17.09.2009

Les 35 heures algériennes

Le nouveau week-end algérien (vendredi-samedi) a été une immense révolution du monde du travaille sans que personne ne le souligne!

En effet, personne ne veut travailler le vendredi matin.

Qui l'eut crut, le pouvoir en place assisté des religieux zélés ont accomplit ce que des décénnies de luttes ouvrières auraient eu du mal à obtenir; 4h de travail de moins par semaine.
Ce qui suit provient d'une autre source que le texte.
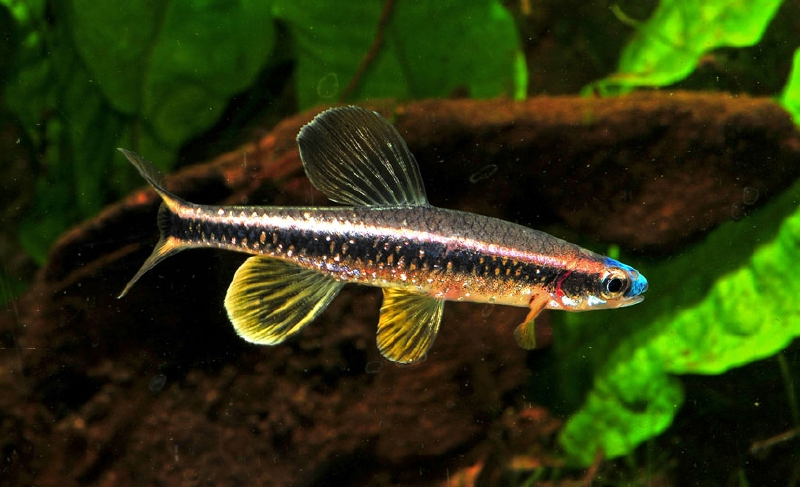 Blue nosed shiner native to florida fish pinterest for Fish native to florida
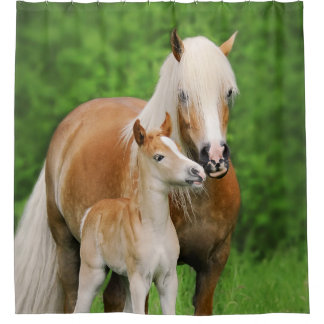 Haflinger Horses Cute Foal Kiss Mum Photo - Tub Shower Curtain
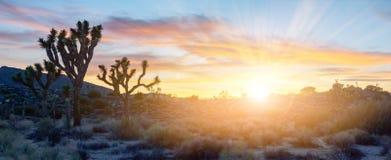 Het kleurrijke zonsondergang lichte glanzen over panoramisch woestijnlandschap stock afbeelding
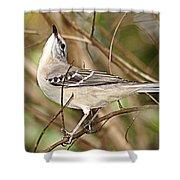 Florida Mockingbird Shower Curtain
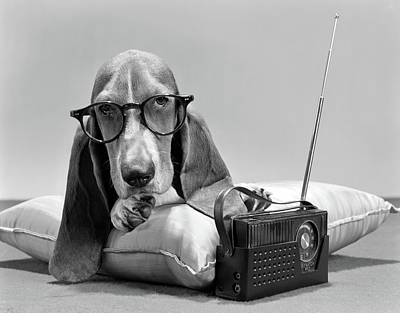 1960s Basset Hound Character Wearing Poster
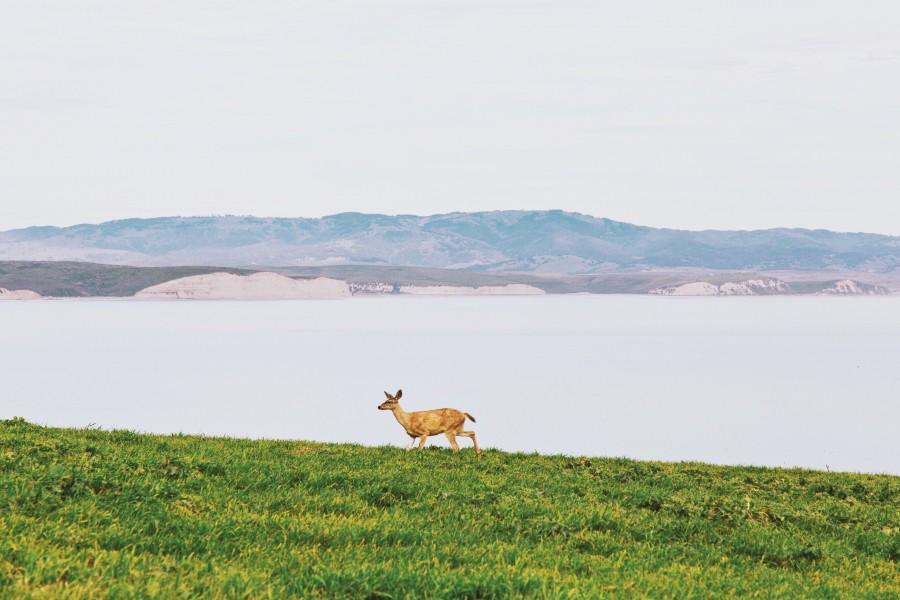 animal, animals, deer, bambi, one, nature, wild,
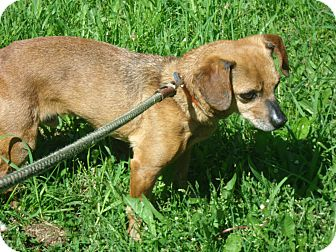 Dachshund Mix Dog for adoption in Coudersport, Pennsylvania - HARVEY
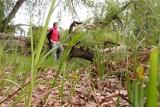 Nie chcesz złapać kleszcza? Nie zabieraj smartfona do lasu - radzą naukowcy z Polski i Słowacji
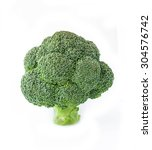 big tree shape of fresh... | Shutterstock . vector #304576742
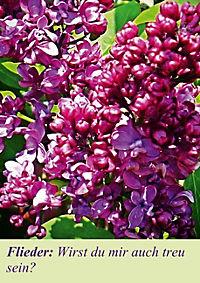Lasst Blumen sprechen! (Posterbuch DIN A4 hoch) - Produktdetailbild 5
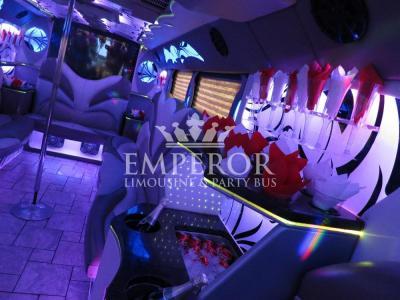 Titanium-Party-Bus-03-1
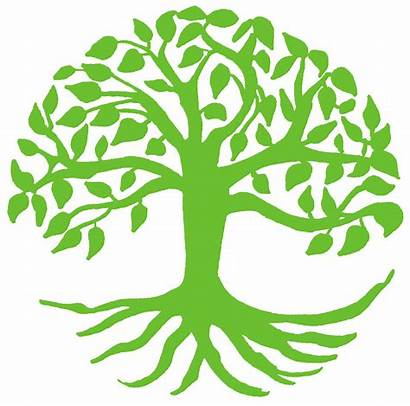 Tree Growth Clipart Spiritual Growing Svg Transparent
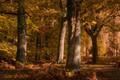 Slnecne jesenne popoludnie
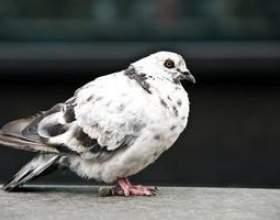 Jeux d`oiseaux fun фото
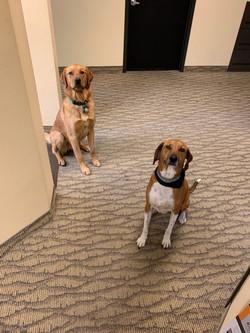 pups-at-work-scaled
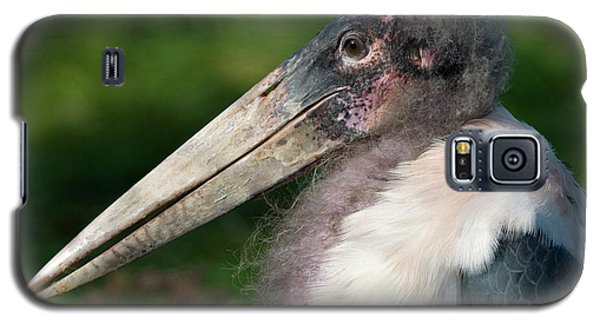 Marabou Stork Galaxy S5 Case by Nigel Downer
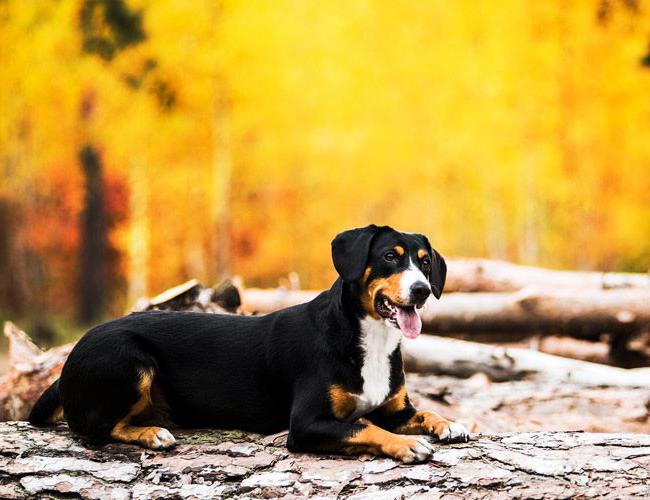 恩特雷布赫山地犬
Vive les travailleurs!

Bien sûr que ce n'est pas encore applicable sur les chantiers, mais parfois le hasard des décisons prises à la vas-vite accolées à un refus religieux inapproprié (la prière du vendredi ne demande pas une journée entière d'arrêt de toute activité) donne naissance à tout autre chose, qu'un oeil optimiste verra en se frottant les mains et en riant doucement.

 

16.06.2009

Chicago d'Alaa El Aswany

Je lis en ce moment un livre qui reflète bien les nombreux et semblables problèmes que vivent l'Egypte, l'Algérie et surement beaucoup d'autres pays nord-africains, maghrébins ou arabes appellez-les comme vous voudrez.
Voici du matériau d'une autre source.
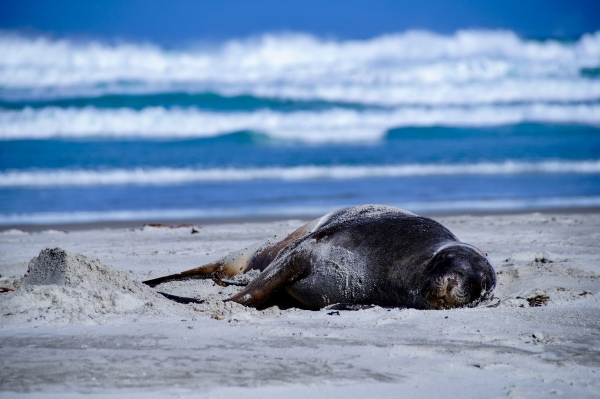 Robbe auf der Otago Peninsula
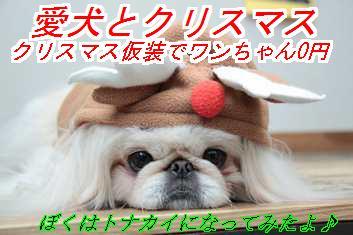 xms_2015111402052467c.jpg
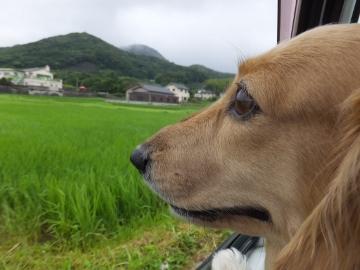 台風の後3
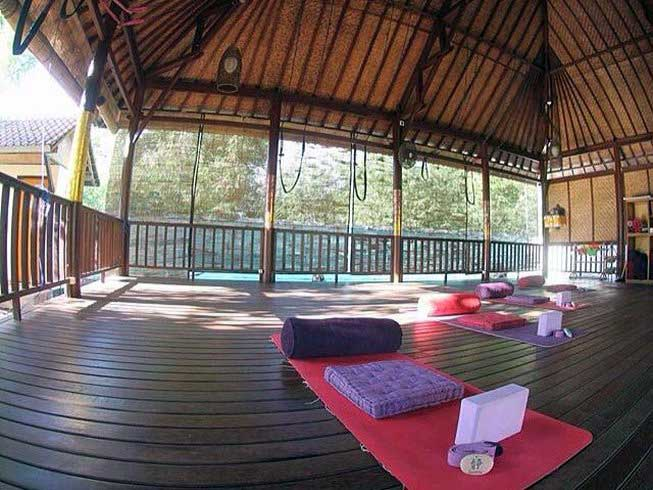 The Serenity Yoga Shala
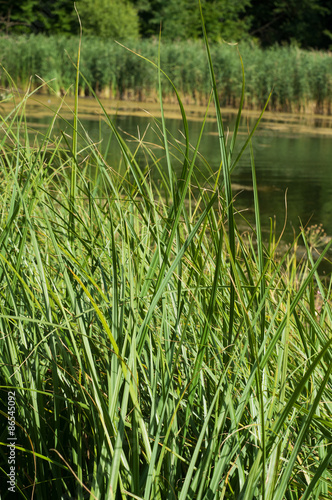 Fotografie, Obraz  Sedge, plant, grass, water, herbs, bent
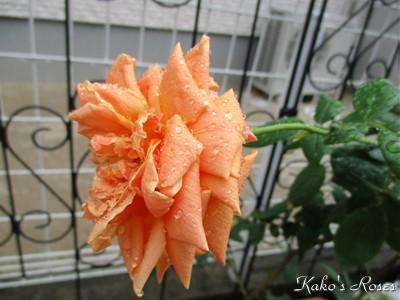s-IMG_0967k1.jpg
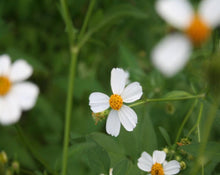 Load image into Gallery viewer, Picao - Bidens pilosa L.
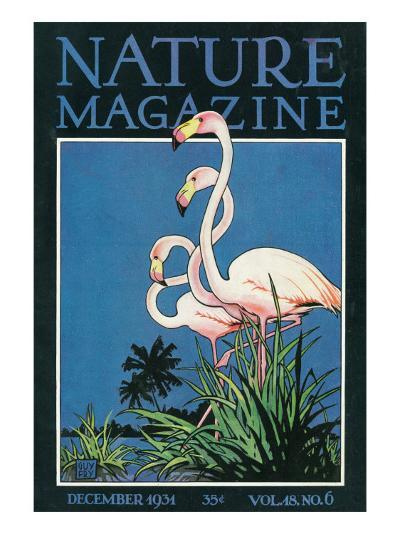Nature Magazine - View of a Pair of Flamingos, c.1931-Lantern Press-Art Print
Alaa El Aswany est un écrivain égyptien, il a étudié en français et poursuivit ses études aux Usa. Ce qui lui a permit d'écrire ce roman qui se déroule à Chicago dans le milieu étudiant immigré d'Egypte.
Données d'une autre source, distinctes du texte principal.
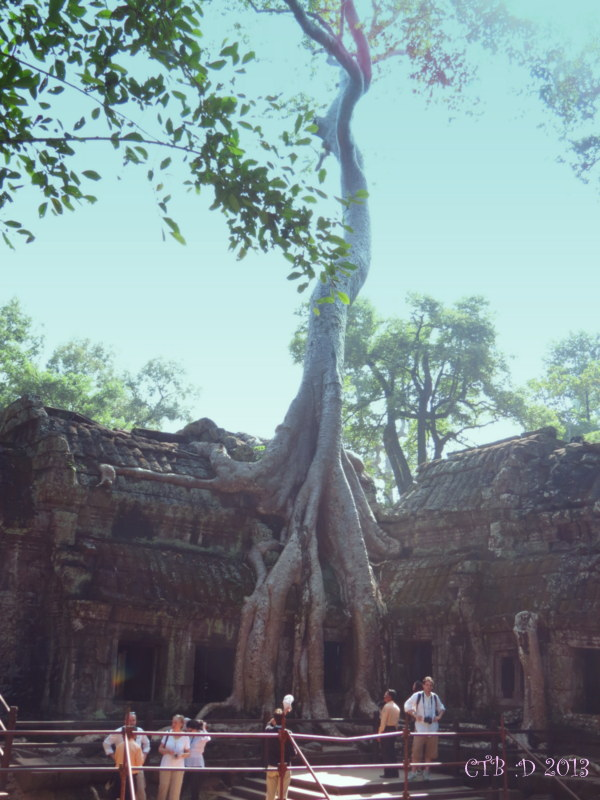 Just inside the main entrance our first glimpse of the incredible man vs nature in Ta Prohm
Candidat habitué aux best-seller

Son premier roman L'Immeuble Yacoubian, paru en 2002 est un véritable phénomène d'édition dans le monde arabe et est rapidement traduit dans une vingtaine de langues, en plus de faire l'objet d'adaptations cinématographique et télévisuelle. Il décrit la vie foisonnante d'un édifice autrefois grandiose du centre-ville du Caire, où les habitants font face à la corruption oppressante du régime et à la montée de la pression islamiste. Il enchaîne avec le roman Chicago, paru en 2006, qui dépeint la vie des étudiants arabes aux États-Unis après les événements du 11 septembre 2001. Ce livre connaît également un énorme succès de vente. (wikipédia)

 

Le livre se trouve au CCF d'Alger et je l'ai vu en vente dans quelques librairies, mais assez cher (das les 700 Da je pense). Facile à lire, pas très profond mais qui décrit quand même bien l'absurdité de nos systèmes.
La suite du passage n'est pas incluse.